Consignes à suivre —
A. D'après le texte sur les mutuelles, en quelle année l'État décide-t-il la généralisation de la complémentaire santé ?
B. Recopiez le passage du texte sur les mutuelles qui commence à « L’histoire de la » et se termine à « décidées par l’exécutif. ».
C. Poursuivez le texte sur les mutuelles en reprenant juste après sa dernière phrase.

Texte de l'exercice —
« Haro sur les mutuelles ! » tel pourrait être le cri de ralliement d’une majorité de nos élus politiques depuis plusieurs années. Clairement un paradoxe historique et politique.
En 2013, l’État décide la généralisation de la complémentaire santé, quitte au passage à affaiblir plus ou moins ouvertement les acteurs mutualistes. Dix ans plus tard, après avoir quasiment garrotté les libertés du secteur, il « retournerait sa veste » et décréterait ne plus avoir besoin d’elles au motif d’un projet de « Grande Sécu ». Dans nos colonnes, nous décrivons un possible scénario intermédiaire pour l’actuel président de la République. Pour se sortir intelligemment d’un fantasme technocratique d’un État encore plus solitaire et tutélaire désireux de capter toute la vie sociale du pays.
L’histoire de la Sécurité sociale puise sa source avec celle de la Mutualité. Elle en conserve toujours les fondamentaux. Pour sa dimension populaire et sociétale, nos chefs d’État ont régulièrement honoré le mouvement mutualiste depuis 1982. Il n’est pas si loin le temps où les présidents de la République venaient en grande pompe saluer les congrès de la Mutualité Française et appeler à la mobilisation. Escomptant ainsi l’appui des milliers d’élus de terrain et de la France « profonde » pour bousculer les corporatismes et faire de la pédagogie des réformes décidées par l’exécutif.

Extrait des données —
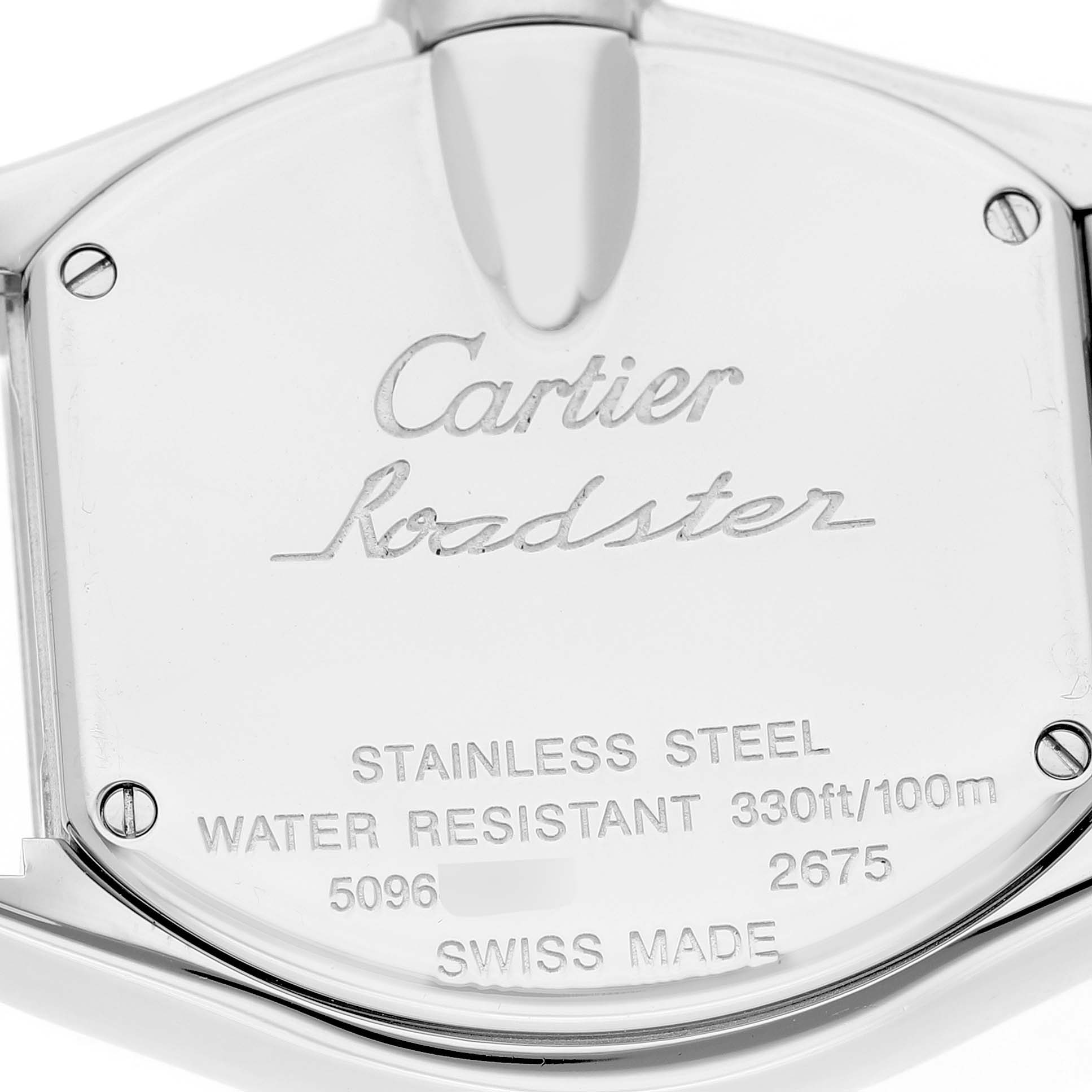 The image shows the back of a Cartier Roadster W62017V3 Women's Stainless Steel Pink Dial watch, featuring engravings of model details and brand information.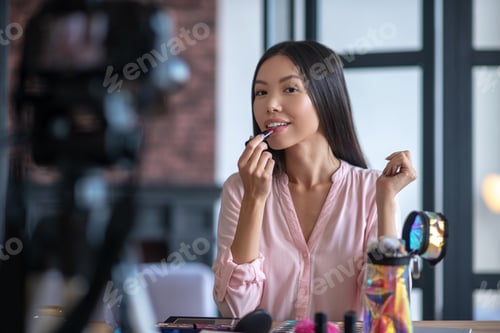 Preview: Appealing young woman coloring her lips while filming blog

Réponses rédigées —
A. En 2013.

B.
L’histoire de la Sécurité sociale puise sa source avec celle de la Mutualité. Elle en conserve toujours les fondamentaux. Pour sa dimension populaire et sociétale, nos chefs d’État ont régulièrement honoré le mouvement mutualiste depuis 1982. Il n’est pas si loin le temps où les présidents de la République venaient en grande pompe saluer les congrès de la Mutualité Française et appeler à la mobilisation. Escomptant ainsi l’appui des milliers d’élus de terrain et de la France « profonde » pour bousculer les corporatismes et faire de la pédagogie des réformes décidées par l’exécutif.

C.
Il y a un sentiment d’ingratitude, et plus largement de méconnaissance du pays, que de croire qu’un Jupiter de la santé et du social serait plus légitime et plus efficient pour agir. Évidemment, le marché des Ocam doit être réformé au nom de l’intérêt général. Et même de façon vigoureuse lorsque l’on voit des pratiques de certains opérateurs, peu soucieuses de solidarisme, qui ont fini par engendrer une hypersegmentation du marché.
Dans cette affaire de « Grande Sécu », persiste un regrettable manque d’imagination politique et d’esprit d’entreprise sociale de part et d’autre.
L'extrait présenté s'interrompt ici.